Janja diz que deseja ter ‘vida de mulher casada’ com Lula e descarta disputar eleições: ‘Não sou candidata a nada’

14 de julho, 2026 | Por: Agência O Globo

Primeira-dama afirmou que, caso o presidente seja reeleito, o objetivo após o término do mandato é viver ‘vida de um casal normal’

Primeira-dama Janja da Silva — Foto: Claudio Kbene/PR

A primeira-dama Janja da Silva afirmou, nesta segunda-feira, que não possui a pretensão de disputar cargos políticos nas eleições. A declaração ocorreu após ela ser questionada sobre a possibilidade de ser a sucessora do presidente Luiz Inácio Lula da Silva (PT).

— Não sou candidata a nada, não pretendo ser. Eu acho que meu marido tem uma responsabilidade, agora, de conduzir o país nessas próximas eleições e, se tudo der certo, ter mais quatro anos de mandato — afirmou Janja, em entrevista concedida à “Folha de São Paulo” e ao UOL.

Segundo a primeira-dama, o objetivo após 2030, caso Lula seja reeleito, é aproveitar uma rotina “de mulher casada” ao lado do marido.
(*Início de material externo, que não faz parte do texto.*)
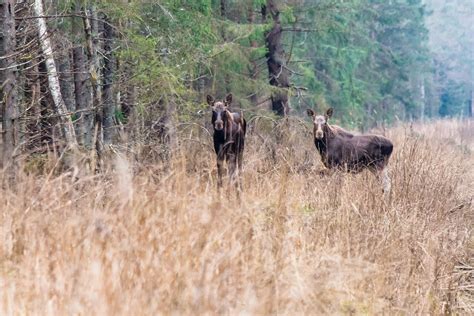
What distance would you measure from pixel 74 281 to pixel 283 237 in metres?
1.87

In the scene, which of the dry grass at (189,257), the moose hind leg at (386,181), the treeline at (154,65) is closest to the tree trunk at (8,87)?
the treeline at (154,65)

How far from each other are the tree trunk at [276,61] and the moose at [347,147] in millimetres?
6902

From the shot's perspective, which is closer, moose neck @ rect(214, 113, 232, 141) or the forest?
the forest

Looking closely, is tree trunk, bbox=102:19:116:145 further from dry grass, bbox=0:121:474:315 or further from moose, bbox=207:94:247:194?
dry grass, bbox=0:121:474:315

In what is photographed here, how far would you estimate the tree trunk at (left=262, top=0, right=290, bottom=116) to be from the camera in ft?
64.3

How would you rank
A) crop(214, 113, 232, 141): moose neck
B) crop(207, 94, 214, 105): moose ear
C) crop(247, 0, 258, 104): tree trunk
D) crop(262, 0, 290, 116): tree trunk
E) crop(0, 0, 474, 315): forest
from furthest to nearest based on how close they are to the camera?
crop(262, 0, 290, 116): tree trunk < crop(247, 0, 258, 104): tree trunk < crop(207, 94, 214, 105): moose ear < crop(214, 113, 232, 141): moose neck < crop(0, 0, 474, 315): forest

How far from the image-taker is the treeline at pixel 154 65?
854cm

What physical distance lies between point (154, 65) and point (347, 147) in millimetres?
3736

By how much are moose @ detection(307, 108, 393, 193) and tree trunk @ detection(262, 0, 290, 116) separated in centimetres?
690

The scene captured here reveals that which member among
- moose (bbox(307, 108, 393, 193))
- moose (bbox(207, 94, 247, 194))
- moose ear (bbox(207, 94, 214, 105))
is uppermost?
moose ear (bbox(207, 94, 214, 105))

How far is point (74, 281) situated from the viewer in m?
4.04

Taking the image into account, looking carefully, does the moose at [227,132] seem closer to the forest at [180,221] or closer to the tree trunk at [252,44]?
the forest at [180,221]

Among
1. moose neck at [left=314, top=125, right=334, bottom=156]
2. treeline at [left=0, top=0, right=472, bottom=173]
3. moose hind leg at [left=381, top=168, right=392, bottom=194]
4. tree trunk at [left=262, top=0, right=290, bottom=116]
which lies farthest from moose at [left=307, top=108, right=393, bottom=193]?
tree trunk at [left=262, top=0, right=290, bottom=116]

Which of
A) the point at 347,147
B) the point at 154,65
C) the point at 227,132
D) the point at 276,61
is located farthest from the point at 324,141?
the point at 276,61
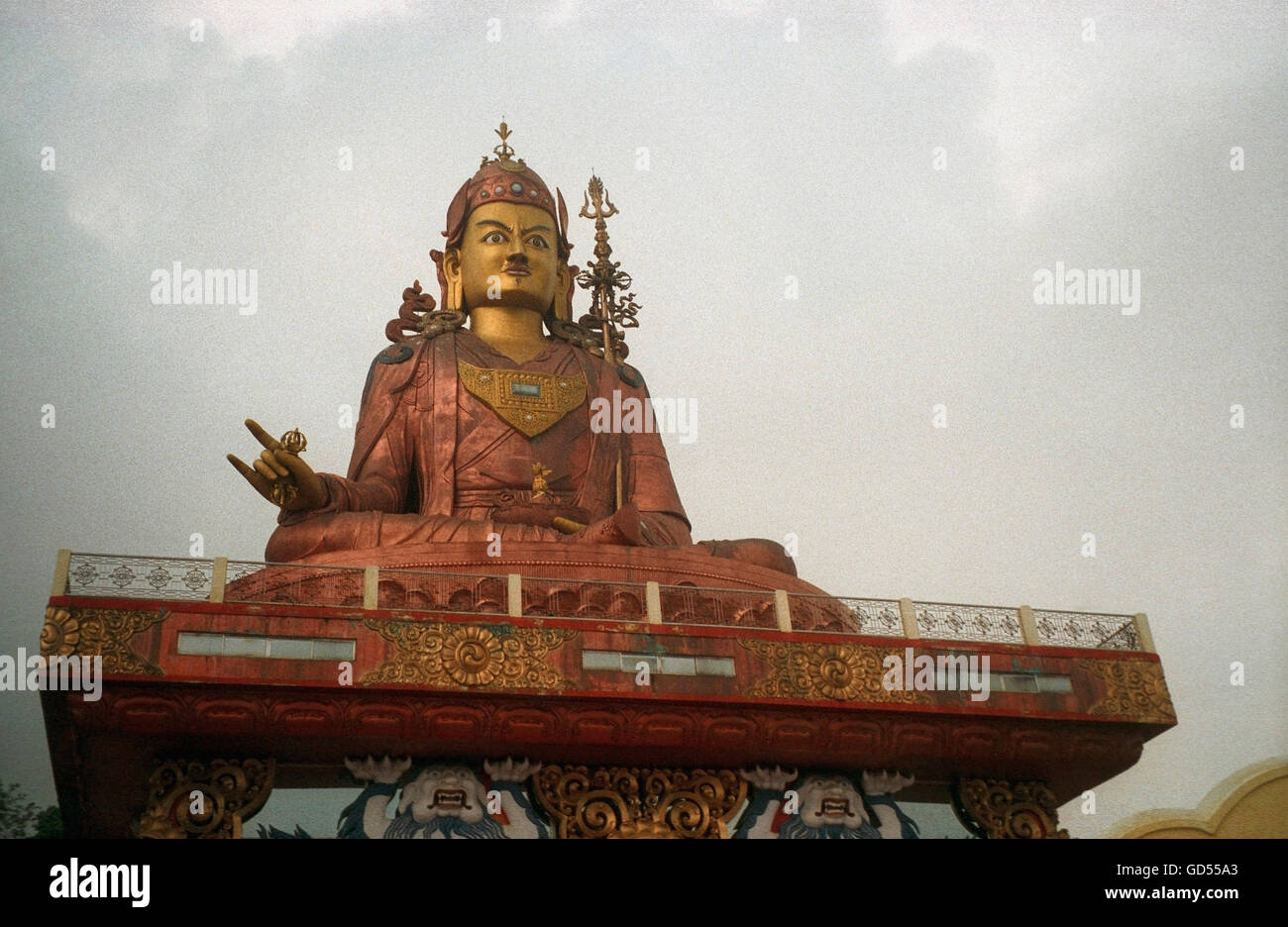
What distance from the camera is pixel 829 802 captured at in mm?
10719

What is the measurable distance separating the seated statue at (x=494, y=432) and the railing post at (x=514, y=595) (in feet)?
3.74

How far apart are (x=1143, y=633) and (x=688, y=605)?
3.11m

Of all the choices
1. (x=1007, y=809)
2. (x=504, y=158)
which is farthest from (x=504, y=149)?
(x=1007, y=809)

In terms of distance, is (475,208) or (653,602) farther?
(475,208)

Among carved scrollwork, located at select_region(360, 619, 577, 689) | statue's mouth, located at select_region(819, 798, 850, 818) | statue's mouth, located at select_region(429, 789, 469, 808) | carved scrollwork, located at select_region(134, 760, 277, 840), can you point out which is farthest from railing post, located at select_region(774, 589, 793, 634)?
carved scrollwork, located at select_region(134, 760, 277, 840)

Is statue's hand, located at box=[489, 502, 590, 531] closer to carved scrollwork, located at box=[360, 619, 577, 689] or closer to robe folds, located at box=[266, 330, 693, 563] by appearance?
robe folds, located at box=[266, 330, 693, 563]

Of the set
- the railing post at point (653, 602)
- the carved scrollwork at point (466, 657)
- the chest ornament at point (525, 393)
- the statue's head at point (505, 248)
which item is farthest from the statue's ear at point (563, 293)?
the carved scrollwork at point (466, 657)

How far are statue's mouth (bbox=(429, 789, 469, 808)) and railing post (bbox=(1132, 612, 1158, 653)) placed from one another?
184 inches

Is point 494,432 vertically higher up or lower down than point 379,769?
higher up

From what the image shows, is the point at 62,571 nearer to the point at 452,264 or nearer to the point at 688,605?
the point at 688,605
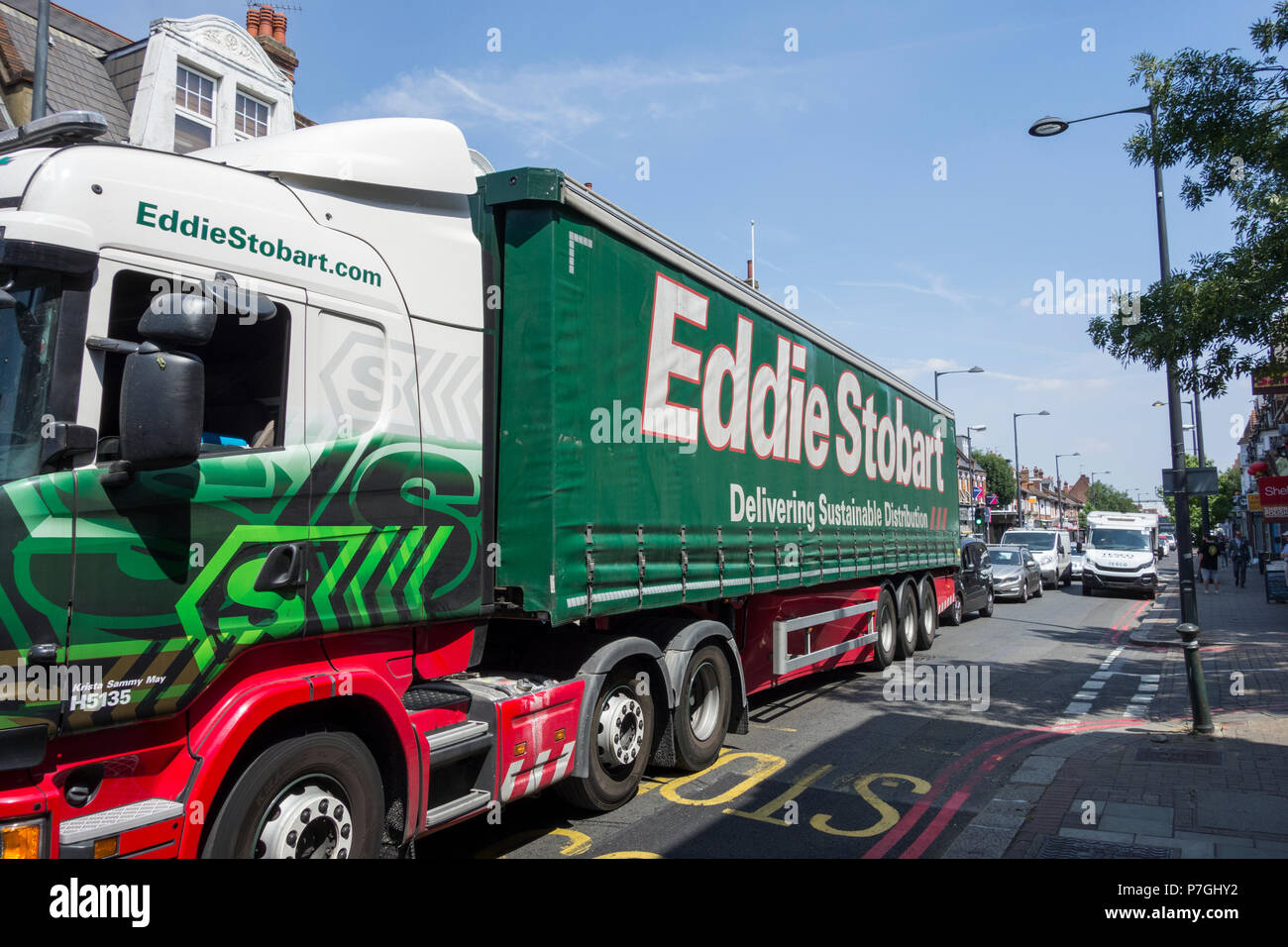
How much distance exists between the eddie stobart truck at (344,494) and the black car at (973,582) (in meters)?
11.8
Ela afirma que, devido aos compromissos do petista, sequer é possível “viver uma vida normal”.

— Depois, eu quero realmente viver minha vida de mulher casada, de a gente poder viajar tranquilo — disse. — A gente não viveu ainda. A gente não teve lua de mel, não viveu uma vida normal de um casal normal — completou.
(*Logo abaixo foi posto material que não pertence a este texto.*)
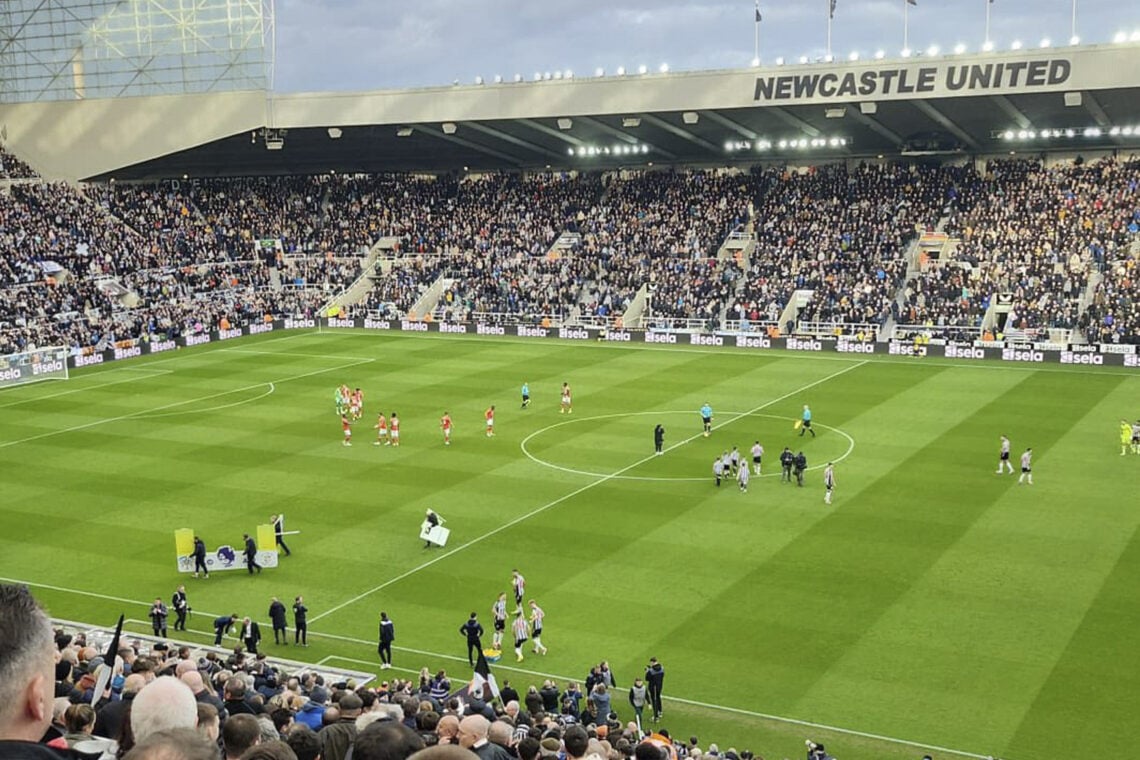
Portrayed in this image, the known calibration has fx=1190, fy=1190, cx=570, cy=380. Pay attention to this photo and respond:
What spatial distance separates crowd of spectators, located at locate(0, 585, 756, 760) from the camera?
395 centimetres

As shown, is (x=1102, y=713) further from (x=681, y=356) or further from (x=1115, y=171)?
(x=1115, y=171)

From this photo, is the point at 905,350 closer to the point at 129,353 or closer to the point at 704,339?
the point at 704,339

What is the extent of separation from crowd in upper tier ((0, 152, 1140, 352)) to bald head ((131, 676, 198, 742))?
2247 inches

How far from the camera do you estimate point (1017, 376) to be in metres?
52.8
Janja também rejeitou a percepção de que o campo progressista e o PT ficarão sem candidaturas fortes após Lula. De acordo com ela, contudo, a responsabilidade de construir um novo nome é de responsabilidade também do partido, e não só do presidente.
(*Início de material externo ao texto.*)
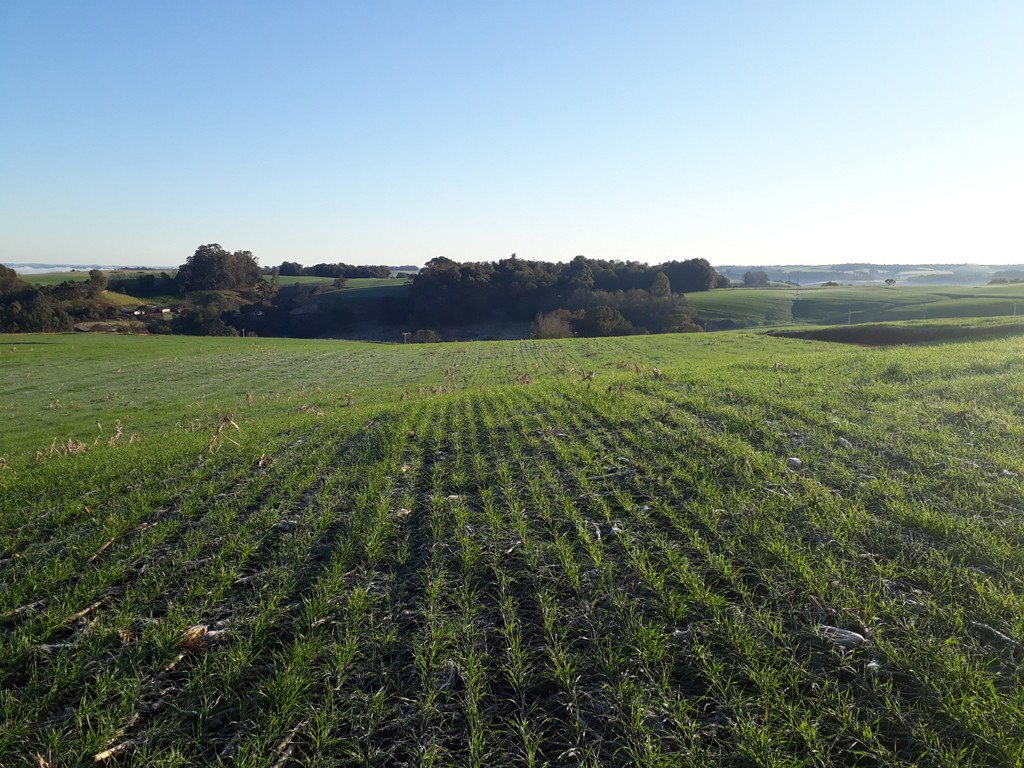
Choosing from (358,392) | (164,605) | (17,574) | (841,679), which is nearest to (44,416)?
(358,392)

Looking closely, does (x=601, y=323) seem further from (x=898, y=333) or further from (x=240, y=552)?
(x=240, y=552)

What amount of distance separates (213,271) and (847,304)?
123 meters

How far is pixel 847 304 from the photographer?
8219 centimetres

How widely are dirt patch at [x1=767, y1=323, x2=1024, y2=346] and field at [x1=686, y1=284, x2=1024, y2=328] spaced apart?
3071 centimetres

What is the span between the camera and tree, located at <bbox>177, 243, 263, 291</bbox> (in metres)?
107

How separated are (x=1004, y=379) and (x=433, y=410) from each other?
1293 centimetres

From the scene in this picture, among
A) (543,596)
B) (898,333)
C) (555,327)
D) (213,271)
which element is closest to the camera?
(543,596)

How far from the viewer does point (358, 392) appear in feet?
82.7

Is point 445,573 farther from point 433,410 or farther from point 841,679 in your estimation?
point 433,410

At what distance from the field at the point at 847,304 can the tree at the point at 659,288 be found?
441 centimetres

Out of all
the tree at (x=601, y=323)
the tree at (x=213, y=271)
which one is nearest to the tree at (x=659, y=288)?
the tree at (x=601, y=323)

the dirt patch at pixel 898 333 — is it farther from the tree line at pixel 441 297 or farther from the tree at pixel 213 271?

—Acho que é o partido que tem a responsabilidade, também, de construir esse nome, porque essa coisa da responsabilidade fica muito no colo do presidente Lula. Acho que o partido tem uma responsabilidade de construir esse nome para o futuro — avaliou Janja.

Críticas sobre viagens

Na mesma entrevista, Janja defendeu que as críticas que a qualificam como “gastadeira” são “misoginia”. A esposa do presidente se referia às viagens internacionais que fez ao longo do governo e explicou a necessidade de embarcar dias antes do marido em roteiros para o exterior.

— Procuro me hospedar em embaixada, por questão de segurança e logística mais tranquila. Viajo de executiva por questão de segurança e não viajo de econômica por alguns regramentos que tenho que seguir. Eu respondo com trabalho que eu faço, sei o que estou fazendo e como estou fazendo. Essa questão da gastadeira é exemplo da misoginia pura que surfa nas redes sociais — disse.

Janja tem um gabinete no Palácio do Planalto e passou a ter a agenda divulgada diariamente após críticas de falta de transparência. Ao avaliar a própria função no governo, afirmou que é a primeira vez que o Brasil tem uma primeira-dama que trabalha “efetivamente” e que as pessoas “não estavam acostumados com isso”:

— Fizemos uma normativa há dois anos, regulamentou algumas questões internas e para ficar mais transparente. A sociedade brasileira nunca teve uma primeira-dama que trabalhasse efetivamente, vou todos os dias para o Planalto, faço reunião, faço agenda, viajo a trabalho. A sociedade e a imprensa não estavam acostumados com isso — afirmou.